- I like bees and honey, and that was why I picked this book.
- Bitches get shit done.
I really need to start by saying that I felt very connected to the different female leads in this book. I’m also a big sucker for a good coming of age story, the fact that this took place in the Southern countryside just sweetened (hehe, honey) the deal. Everyone, who knows me, knows that I am partial to the country life (the romanticized kind of course).
Sue Monk Kidd undoubtedly has a knack of setting the scene and describing events in detail. At any given time I could feel the sweltering summer South Carolina heat, smell the sweetness of wild honey, hear the crickets in the fields, and be in the middle of a fierce discussion between the main characters. I indeed was part of the lives of May, June, August, Rosaleen, and Lily; and I could relate to each one of them at some point or another. Btw, I would totally be February!
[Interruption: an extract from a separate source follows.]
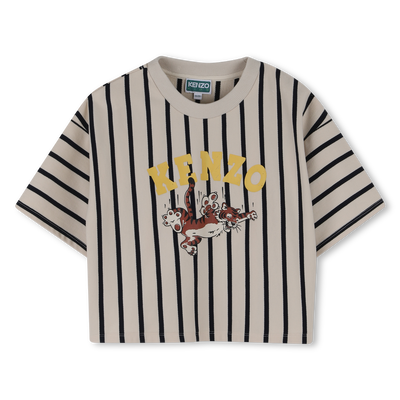 T-shirt met korte mouwen KENZO KIDS GIRL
Lily is a young teenager destitute of any emotional support. Her stand-in mother (aka the maid) Rosaleen is the closest she has to family. When the two of them decide to run away (for reasons I won’t mention so not to spoil the story), they both get the chance at a new life with three African-American sister beekeepers. Lily is desperate for family and companionship and the sisters are just what she needed. She wants to believe that her dead mother is who she always thought she was, but that’s not so certain (though the secret may lie with the Black Mary pasted on each one of the honey jars sold by the sisters). While Lily slowly meets her true self, Rosaleen discovers the feeling of freedom in the midst of the Civil Rights movement, and May, June, and August find solace in each other. Sue Monk Kidd beautifully paints each one of the female leads, highlighting their strengths and weaknesses, and herein lies the charm of this book.
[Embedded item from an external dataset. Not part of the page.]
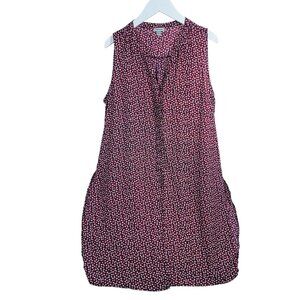 Tristan Tunic dress printed  size medium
Discovering the story through Lily’s eyes, however, is the best part of the novel. Spanning childish naivete to profound wisdom makes for a wonderful narrator and her internal monologue can teach each one of us a little something. August who really is Lily’s confidant truly represents so many mothers out there (biological and chosen ones) personifying hope and confidence. This book is not just a coming of age story but also an homage to all the wonderful women that we encounter in our daily lives and their struggles and successes. Each one of the main characters is perfect and imperfect, beautiful and ugly, wise and stupid; bold and shy, and all the other things we are too. Read the book and see for yourself!